What now for the Commercial Agents (Council Directive) Regulations 1993?

What now for the Commercial Agents (Council Directive) Regulations 1993?

How will company voluntary arrangements fare in 2021?

Earlier this year, the former government under the Conservative Party opened a consultation on the Commercial Agents (Council Directive) Regulations 1993 (the Regulations). The consultation is open for responses until 11:55pm on 1 August 2024, and the response page can be accessed here

By way of reminder, the Regulations implemented an EU Directive which aimed to address the imbalance that can exist between commercial agents (which are often smaller, less well-resourced companies and individuals), and principals which are often larger commercial entities. The definition of an “agent” for the purposes of the Regulations is therefore broad, and the Regulations currently apply to both written and also oral agency agreements as well as temporary, indefinite or fixed term arrangements. The Regulations also contain many obligations that agents and principals cannot contract out of either at all or to an only limited extent. These include minimum notice periods for termination and compulsory payments of either compensation or indemnification following termination.
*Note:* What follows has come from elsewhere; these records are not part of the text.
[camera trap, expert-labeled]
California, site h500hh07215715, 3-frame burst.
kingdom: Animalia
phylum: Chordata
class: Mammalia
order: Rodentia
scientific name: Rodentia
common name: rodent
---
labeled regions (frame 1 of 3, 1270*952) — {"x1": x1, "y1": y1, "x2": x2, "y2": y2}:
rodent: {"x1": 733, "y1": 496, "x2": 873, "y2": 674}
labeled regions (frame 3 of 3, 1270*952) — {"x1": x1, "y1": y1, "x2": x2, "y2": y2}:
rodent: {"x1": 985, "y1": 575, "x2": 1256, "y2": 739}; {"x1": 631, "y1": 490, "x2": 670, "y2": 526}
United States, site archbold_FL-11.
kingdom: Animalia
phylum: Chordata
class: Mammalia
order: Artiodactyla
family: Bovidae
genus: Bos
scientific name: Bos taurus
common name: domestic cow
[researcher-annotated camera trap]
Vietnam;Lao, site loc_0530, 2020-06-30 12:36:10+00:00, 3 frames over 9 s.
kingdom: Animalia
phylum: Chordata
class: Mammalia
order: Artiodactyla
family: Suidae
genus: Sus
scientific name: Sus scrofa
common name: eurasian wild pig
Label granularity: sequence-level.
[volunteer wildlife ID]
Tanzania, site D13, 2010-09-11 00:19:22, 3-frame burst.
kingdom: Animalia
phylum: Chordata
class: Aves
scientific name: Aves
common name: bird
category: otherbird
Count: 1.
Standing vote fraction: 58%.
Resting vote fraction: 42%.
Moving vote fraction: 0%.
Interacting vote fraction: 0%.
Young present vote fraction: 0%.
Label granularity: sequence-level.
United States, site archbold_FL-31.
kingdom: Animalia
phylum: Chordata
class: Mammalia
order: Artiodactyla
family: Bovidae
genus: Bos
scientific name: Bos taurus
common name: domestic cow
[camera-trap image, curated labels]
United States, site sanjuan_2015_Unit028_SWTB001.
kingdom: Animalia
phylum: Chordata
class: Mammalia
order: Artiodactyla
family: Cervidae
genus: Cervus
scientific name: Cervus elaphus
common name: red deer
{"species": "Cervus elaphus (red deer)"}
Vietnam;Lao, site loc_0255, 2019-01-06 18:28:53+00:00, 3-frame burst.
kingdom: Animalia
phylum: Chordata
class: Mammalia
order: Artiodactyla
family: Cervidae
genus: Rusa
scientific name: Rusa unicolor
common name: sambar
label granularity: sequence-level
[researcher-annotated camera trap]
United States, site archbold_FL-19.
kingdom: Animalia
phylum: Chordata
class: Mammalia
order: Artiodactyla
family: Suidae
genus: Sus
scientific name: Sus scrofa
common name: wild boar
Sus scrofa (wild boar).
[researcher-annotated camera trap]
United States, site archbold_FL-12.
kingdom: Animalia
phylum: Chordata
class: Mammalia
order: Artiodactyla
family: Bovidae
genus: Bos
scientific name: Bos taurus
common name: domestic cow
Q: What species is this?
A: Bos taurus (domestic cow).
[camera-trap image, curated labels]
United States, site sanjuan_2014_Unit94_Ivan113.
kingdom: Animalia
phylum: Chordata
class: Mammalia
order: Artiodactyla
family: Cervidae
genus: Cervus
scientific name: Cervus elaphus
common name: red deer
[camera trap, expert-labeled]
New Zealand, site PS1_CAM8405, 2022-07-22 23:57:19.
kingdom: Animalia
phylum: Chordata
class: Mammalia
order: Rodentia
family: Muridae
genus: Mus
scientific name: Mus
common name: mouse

The Regulations are not without their difficulties, however, and applying them in principle is not always straightforward. For example, whilst the Regulations are limited in scope to agency agreements in respect of goods only (and not services), given the inherent complexities of the subject matter of some modern agencies, whether the products in question are goods or services (or a combination of both) is not always obvious. Determining whether the Regulations apply to agency agreements with an international element can also often require detailed legal analysis.

In its introduction to the public consultation (which you can read here), the former government cited confusion for businesses and courts in interpreting the Regulations as one of their shortcomings. Other examples include:

  • The fact that the Regulations restrict the freedom that English law ordinarily gives to businesses to negotiate contractual terms freely between themselves;
  • The fact that, from an English Law perspective, it is unusual for regulations to prevail over contractual terms in contracts between businesses; and
  • The difficulties that can be caused by the fact that many businesses are either unaware of the Regulations or unsure whether the Regulations apply to their agency arrangements.    

The introduction to the consultation notes that the Regulations may be beneficial from “the perspective of a genuine self-employed person” who does not have the ability to access to the necessary commercial advice. It also points out that the Regulations may protect agents who have less legal knowledge than larger entities they contract with from being forced to accept contract terms that are not in their interest. Despite those factors, however, the former government’s view was that deregulation in the law of commercial agency would make it easier for businesses to work together. It therefore proposed to introduce legislation preventing the Regulations applying to commercial agency agreements in future (though they would continue to apply to commercial agency agreements negotiated before then).  

It is unclear whether the current Labour government will share the same views on the Regulations and whether or not they should continue to apply. Both commercial agents and principals alike may wish to keep a watching brief on the outcome of the consultation. Equally, however, it should be borne in mind that there is no set date for the government to publish the results of the consultation, or to decide whether to take any action to change the Regulations. The Regulations will continue to apply in the meantime.